On Dec. 21, 2020, the United States Congress passed the Nita M. Lowey Middle East Partnership for Peace Act. The new law provides $250 million over five years to expand peace and reconciliation programs between Israelis and Palestinians as well as to support projects bolstering the Palestinian economy. This legislation is the result of over a decade of advocacy by the Alliance for Middle East Peace (ALLMEP) toward the creation of an International Fund for Israeli-Palestinian Peace. The legislation was advanced by Representatives Nita Lowey (D-NY) and Jeff Fortenberry (R-NE) along with Senators Chris Coons (D-CT) and Lindsey Graham (R-SC) and signed by former President Donald Trump.

The law seeks to “disrupt growing polarization and dehumanization in the region and help lay the foundations for a genuine peace between Palestinians and Israelis” and it “requires the U.S. Agency for International Development (USAID) to establish the Partnership Fund for Peace for promoting economic development in Palestine and reconciliation between Israelis and Palestinians.” Specifically, the bill directs USAID to help finance: small and medium-sized Palestinian businesses and entrepreneurs in order to promote the private sector and create jobs in the Palestinian territories, and (2) people-to-people (P2P) peacebuilding programs that support reconciliation between Palestinians and Israelis. According to the bill, a P2P partnership requesting support from the fund must include a nonprofit organization that brings Palestinians and Israelis together for reconciliation.

The law has been lauded by a broad array of American organizations, including AIPAC, American Jewish Committee, Anti-Defamation League, Israel Policy Forum, J Street, and the Democratic Majority for Israel, many of which actively lobbied for its passage. And yet Palestinian officials and civil society leaders, along with Palestinian rights advocates in the United States, have largely remained silent on the law. Why? It is not because they do not support peace and reconciliation or genuine economic development. Rather, the answer lies in a more fundamental question: Is reconciliation even possible in the context of military occupation and when none of the underlying causes of the conflict have been resolved?

The answer to this question is multi-dimensional. It touches on both the micro and macro levels, starting with the historical context of the Oslo Accords while keeping an eye on the question of whether peacebuilding defined only by the power holders is sustainable in this context. The following analysis draws on my academic background in conflict analysis and resolution, my professional experience advising and supervising peacebuilding programs for two decades, including as an implementer and director for two grants for the Conflict Mitigation and Management (CMM) programs of USAID, as well as my own lived experiences as a Palestinian, an American, and an Israeli citizen.

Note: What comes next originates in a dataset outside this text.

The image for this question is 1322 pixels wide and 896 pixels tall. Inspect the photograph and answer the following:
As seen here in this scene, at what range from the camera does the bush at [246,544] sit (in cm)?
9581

Based on the conflict analysis and resolution literature and my own experiences in the area of peacebuilding, such programs are unlikely to be effective because the whole approach on which they are based is structurally flawed in two critical ways: first, because it is disconnected from local political, social, cultural, and economic processes and expectations; and second, because it tends to reinforce the inequalities that sustain the conflict between the two sides while undermining the declared goals of this intervention.

This is particularly evident in light of recent developments in Israel-Palestine: expulsions in Sheikh Jarrah, riots in Jerusalem, and cities within and beyond the green line. So far, these initiatives have failed to address any of the conflict’s fundamental causes, including refugees to Jerusalem, settlements, checkpoints, structural violence, and inequality in Israel. All of them have burst in our faces one by one. This does, however, give us an opportunity to reconsider the whole approach to peacebuilding programming in this difficult context.


US Approach to Peacebuilding

Before tackling these questions, it is worth going over the various types of peacebuilding and some basic definitions and principles of conflict resolution according to the existing literature. Peacebuilding as a concept encompasses different processes designed to alleviate the suffering of people in conflict settings to some degree and create a better situation overall. There are numerous types of peacebuilding and reconciliation within the academic literature, with little consensus on their precise definitions. In general, the peacebuilding and conflict resolution literature tends to focus on symmetrical conflicts without dealing with the underlying causes, particularly in highly asymmetrical environments like Israel/ Palestine. This is a matter of ongoing debate among scholars, which is beyond the scope of this study. Rather, I will focus here on four types of peacebuilding, ranked from least to greatest intensity: conflict management, conflict settlement, conflict resolution, and reconciliation. In conflict management, the goal is to contain a violent conflict temporarily in order create a positive environment through limited interactions and targeted projects and initiatives, for example through dialogue and other activities involving small numbers of people representing the conflicting parties, until a more conducive environment for peacemaking emerges. For example, in Cyprus, conflict management has successfully prevented the outbreak of new violence between Greek and Turkish Cypriots and their backers, Greece and Turkey, since 1974.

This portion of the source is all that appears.